Return each entry below exactly. Skip the images.

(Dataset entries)
▶

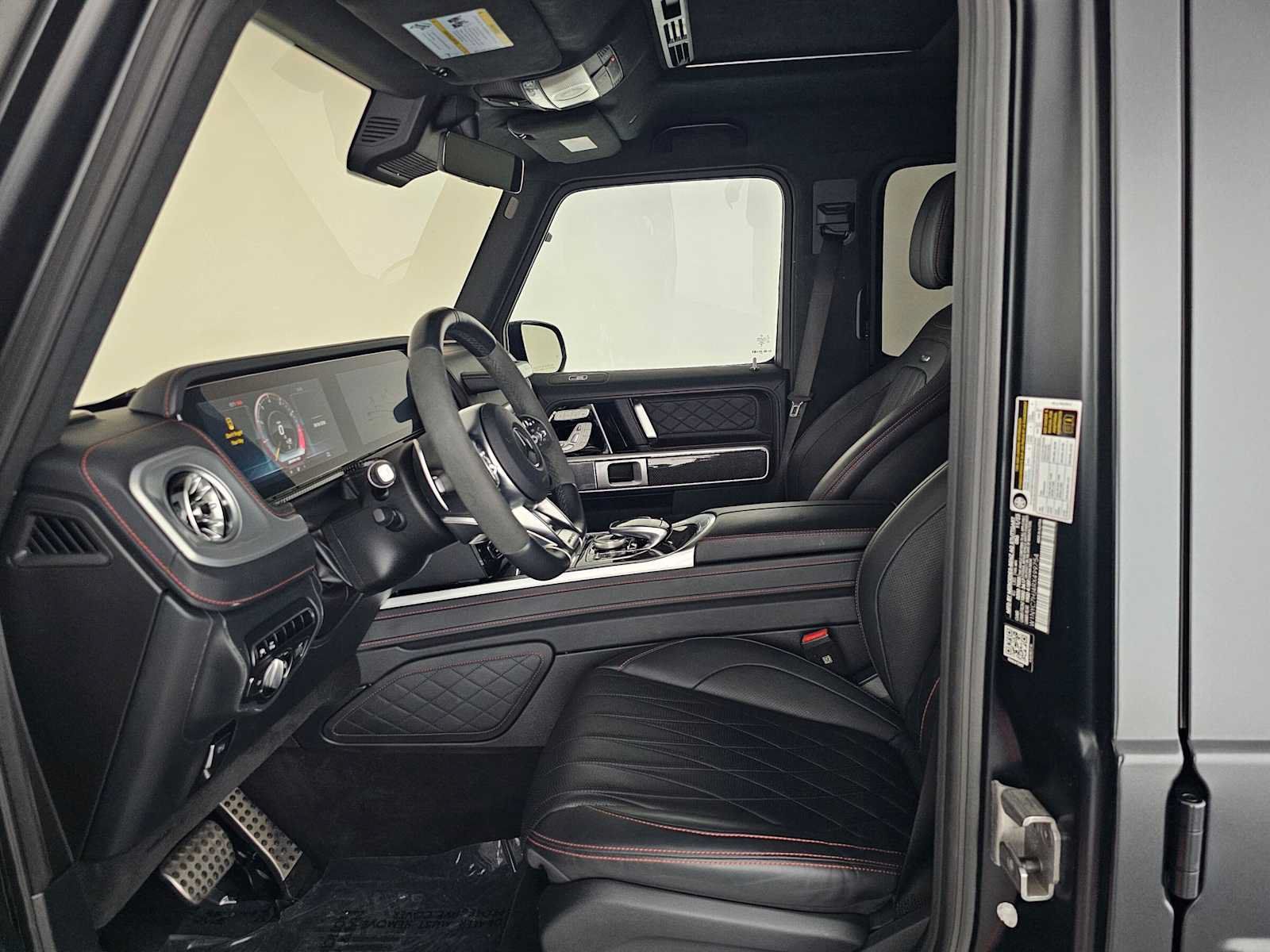 Used 2024 Mercedes-Benz G 63 AMG 4MATIC image 21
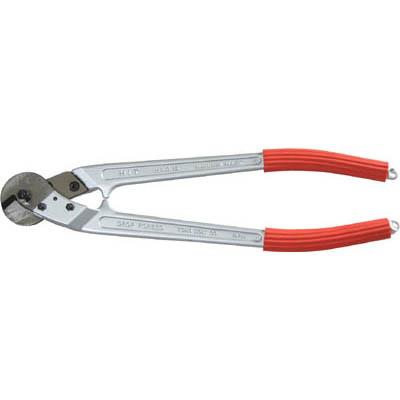 ヒット商事(HIT) HWC-12 ワイヤーロープカッター アルミハンドル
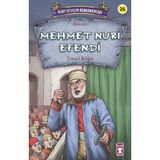 Mabelme Store Mehmet Nuri Efendi - Kurtuluşun Kahramanları 3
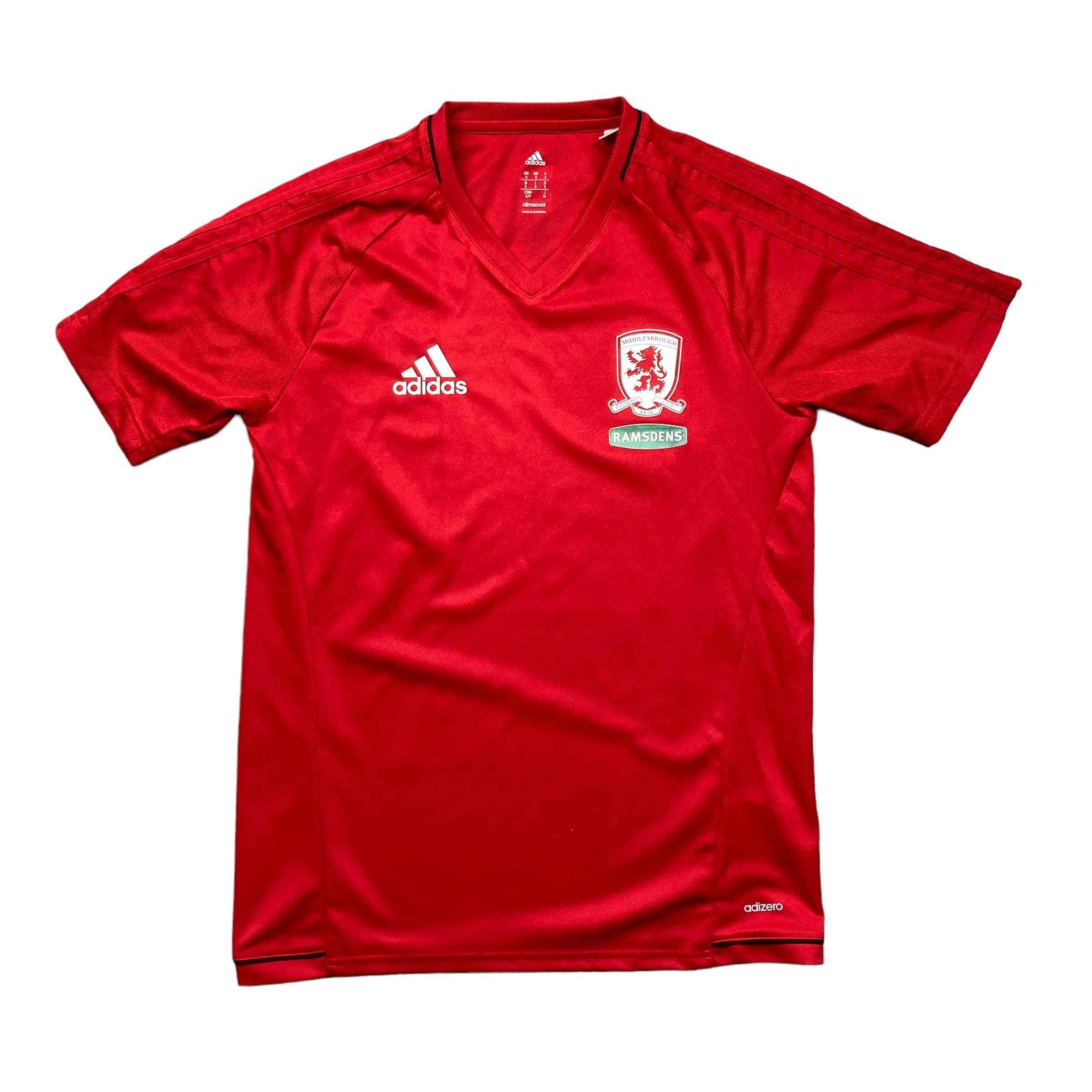 Middlesbrough Adidas Training Foci Mez S Es Mezek Hu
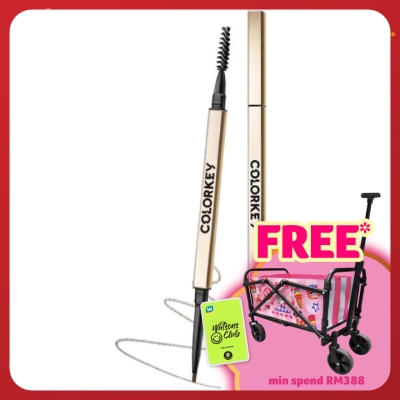 COLORKEY The Rapid Eyebrow Pencil 04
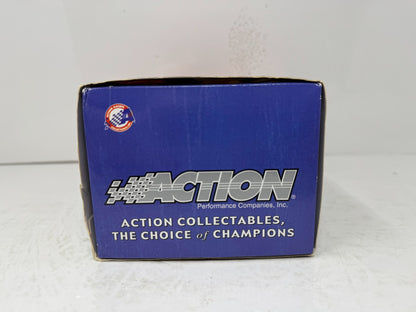 Action Nascar #29 Kevin Harvick Sonic 2002 Chevy Monte Carlo 1:24 Diecast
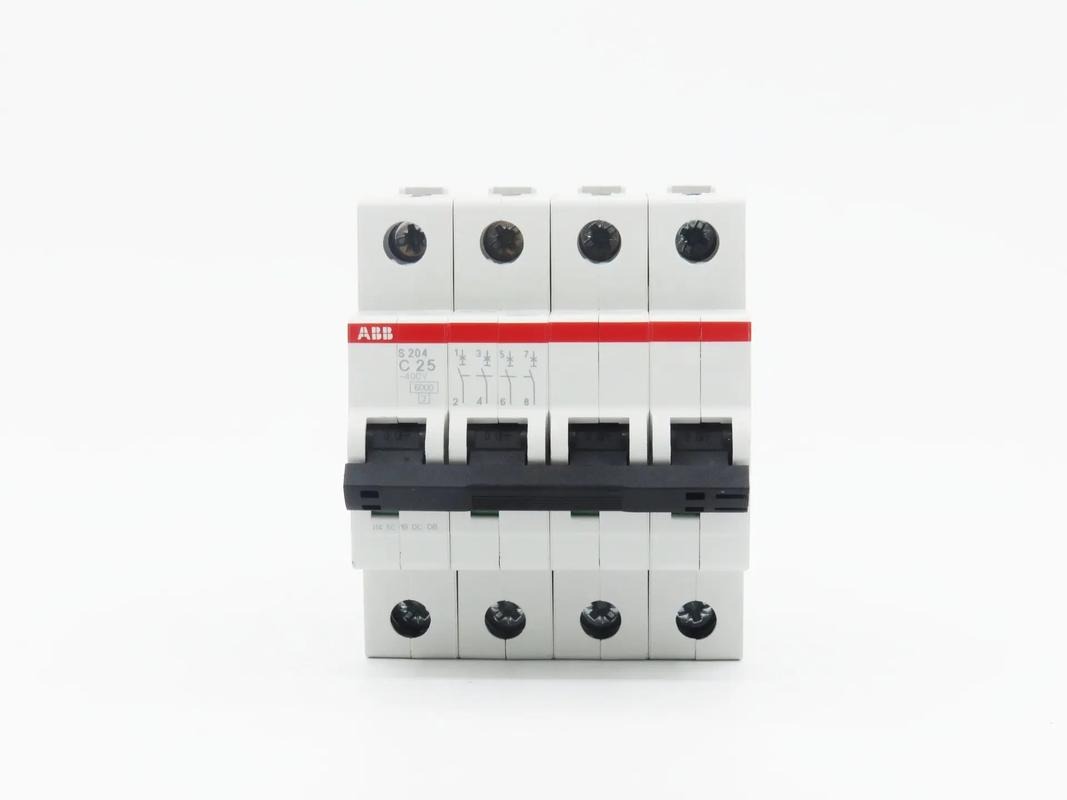 ABB 3HAC8185-2 Relay - ABB Relays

◀

→ **Result of the task**:
 Used 2024 Mercedes-Benz G 63 AMG 4MATIC image 21
 ヒット商事(HIT) HWC-12 ワイヤーロープカッター アルミハンドル
 Mabelme Store Mehmet Nuri Efendi - Kurtuluşun Kahramanları 3
 Middlesbrough Adidas Training Foci Mez S Es Mezek Hu
 COLORKEY The Rapid Eyebrow Pencil 04
 Action Nascar #29 Kevin Harvick Sonic 2002 Chevy Monte Carlo 1:24 Diecast
 ABB 3HAC8185-2 Relay - ABB Relays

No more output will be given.